This smoked meatloaf recipe takes a classic comfort dish and adds deep, smoky flavor by cooking it low and slow on a smoker or pellet grill. Finished with a tangy BBQ glaze, this meatloaf stays juicy, tender, and packed with rich flavor. It’s perfect for weekend cookouts or anytime you want to elevate a traditional favorite.

Ingredients

  • 2 pounds ground beef
  • 1 tablespoon olive oil
  • 1/2 onion, finely chopped (about 1 cup)
  • 3/4 cup Italian bread crumbs
  • 2 tablespoons tomato paste, divided
  • 1 cup milk
  • 2 teaspoons garlic powder
  • 1 tablespoon Worcestershire sauce
  • 2 eggs, beaten
  • 1 teaspoon paprika
  • 1 teaspoon kosher salt
  • 2 teaspoons dried parsley
  • 1/2 cup barbecue sauce
  • 1 tablespoon apple cider vinegar

Instructions

  1. Preheat a smoker or pellet grill to 250°F.
  2. In a small pan, heat olive oil over medium heat.

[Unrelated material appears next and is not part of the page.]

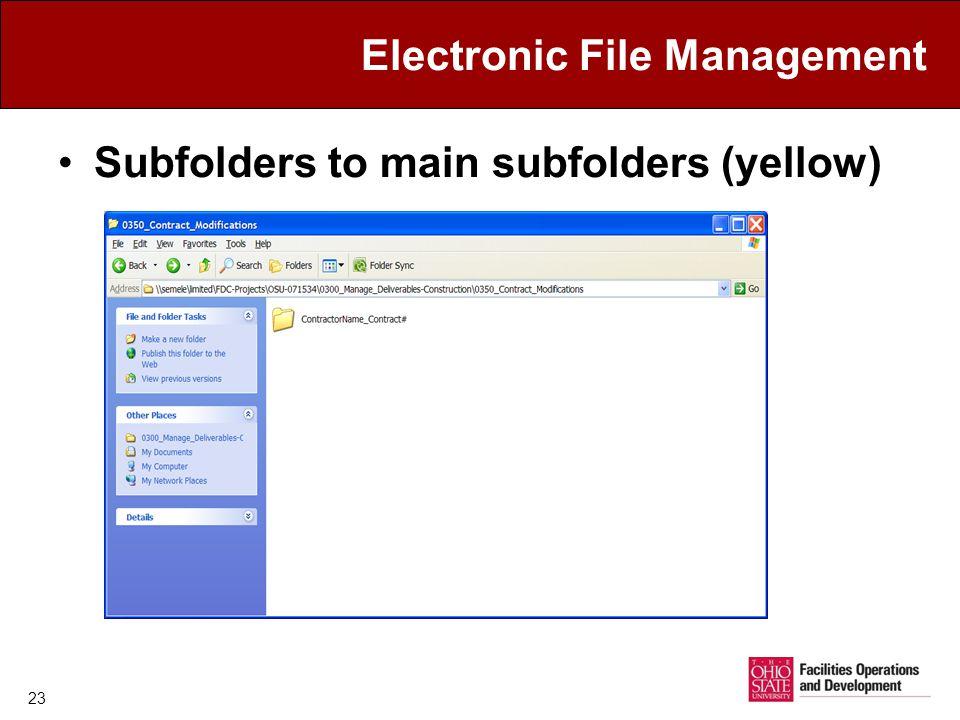 Electronic File Management Subfolders to main subfolders (yellow) 23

Add the chopped onion and cook until softened, about 7–10 minutes. Remove from heat and allow the onion to cool completely.
  3. In a small bowl, combine the milk and bread crumbs, stirring until a thick paste forms. Let sit for 5 minutes so the crumbs fully absorb the milk.
  4. In a large bowl, combine the ground beef, cooled onions, breadcrumb mixture, 1 tablespoon of tomato paste, garlic powder, Worcestershire sauce, eggs, paprika, salt, and dried parsley.
  5. Using your hands, mix lightly but thoroughly until just combined. Avoid overmixing.
  6. Transfer the meat mixture onto a wire rack set over a baking sheet or into a loaf pan, shaping it gently into a loaf.
  7. In a small bowl, mix the remaining tomato paste, barbecue sauce, and apple cider vinegar to make the BBQ glaze.
  8. Brush the meatloaf with the first coating of glaze and place it into the smoker. Continue brushing with additional glaze every 35–40 minutes during cooking.
  9. Smoke the meatloaf until it reaches an internal temperature of 165°F, about 3–4 hours.

Serving Tips

Serve smoked meatloaf with classic sides like mashed potatoes, mac and cheese, or grilled vegetables. Leftovers make excellent sandwiches the next day.